Last Wednesday, I had an anxiety attack. A break down. I was on the train back home and all I wanted to do was to get off the train ASAP.

But, I didn’t. A lady kept me company and tried to distract me. When she got off, I contemplated to get off.

But, I didn’t. I finally did after M told me to and that he’d pick me up. It was one station away from my stop. I figured I’d just ride it all the way home.

But, I didn’t. I got off. Finally.
I broke down and cried. At the station. In public.
I didn’t care.
As soon as M picked me up, I just let myself cry like a baby.
That’s the “ugly” side of extreme anxiety, CPTSD and depression.
The side of me not many people see.

Here’s the thing, there is no need to be strong, to push yourself when you need to be with the way you are at any given moment (you have a meltdown).

You need to do what’s needed. And that’s what I’m bad at doing. I just want to keep going, pushing myself until I can’t function like a human being.

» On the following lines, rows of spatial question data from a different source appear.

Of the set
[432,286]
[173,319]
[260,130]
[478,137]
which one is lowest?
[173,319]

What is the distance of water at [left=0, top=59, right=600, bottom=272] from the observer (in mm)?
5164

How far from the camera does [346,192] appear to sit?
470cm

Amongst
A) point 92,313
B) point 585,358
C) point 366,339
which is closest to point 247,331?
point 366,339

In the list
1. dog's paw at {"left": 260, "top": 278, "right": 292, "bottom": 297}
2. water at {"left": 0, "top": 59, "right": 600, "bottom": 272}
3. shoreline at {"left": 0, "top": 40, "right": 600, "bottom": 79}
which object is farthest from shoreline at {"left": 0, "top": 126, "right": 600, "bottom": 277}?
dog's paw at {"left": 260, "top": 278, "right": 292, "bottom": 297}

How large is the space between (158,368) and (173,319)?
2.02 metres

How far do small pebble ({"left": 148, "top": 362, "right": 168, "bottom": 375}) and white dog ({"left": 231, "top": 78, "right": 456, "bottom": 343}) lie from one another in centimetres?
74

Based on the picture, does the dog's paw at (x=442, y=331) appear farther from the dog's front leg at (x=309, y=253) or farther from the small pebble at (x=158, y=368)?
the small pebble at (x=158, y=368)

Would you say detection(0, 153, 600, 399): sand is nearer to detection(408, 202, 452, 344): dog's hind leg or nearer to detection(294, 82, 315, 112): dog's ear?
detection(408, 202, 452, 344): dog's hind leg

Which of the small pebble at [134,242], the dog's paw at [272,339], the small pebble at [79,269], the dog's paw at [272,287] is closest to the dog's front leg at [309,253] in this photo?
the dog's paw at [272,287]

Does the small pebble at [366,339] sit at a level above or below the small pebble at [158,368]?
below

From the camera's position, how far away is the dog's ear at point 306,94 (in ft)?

My recent meltdown happened because flashbacks and nightmares occur very frequently these days. They fuck with my mind, body and soul. They break me.

But, I pick myself up all the time.
Every damn time.
Because I need to keep fighting this fight.
If I can do it, so can you!

P/S: The image is me having some down time to write, read and educate myself more about CPTSD, anxiety, GAD and other mental health issues that not many people want to talk about. It’s needed. It can help so many people out there.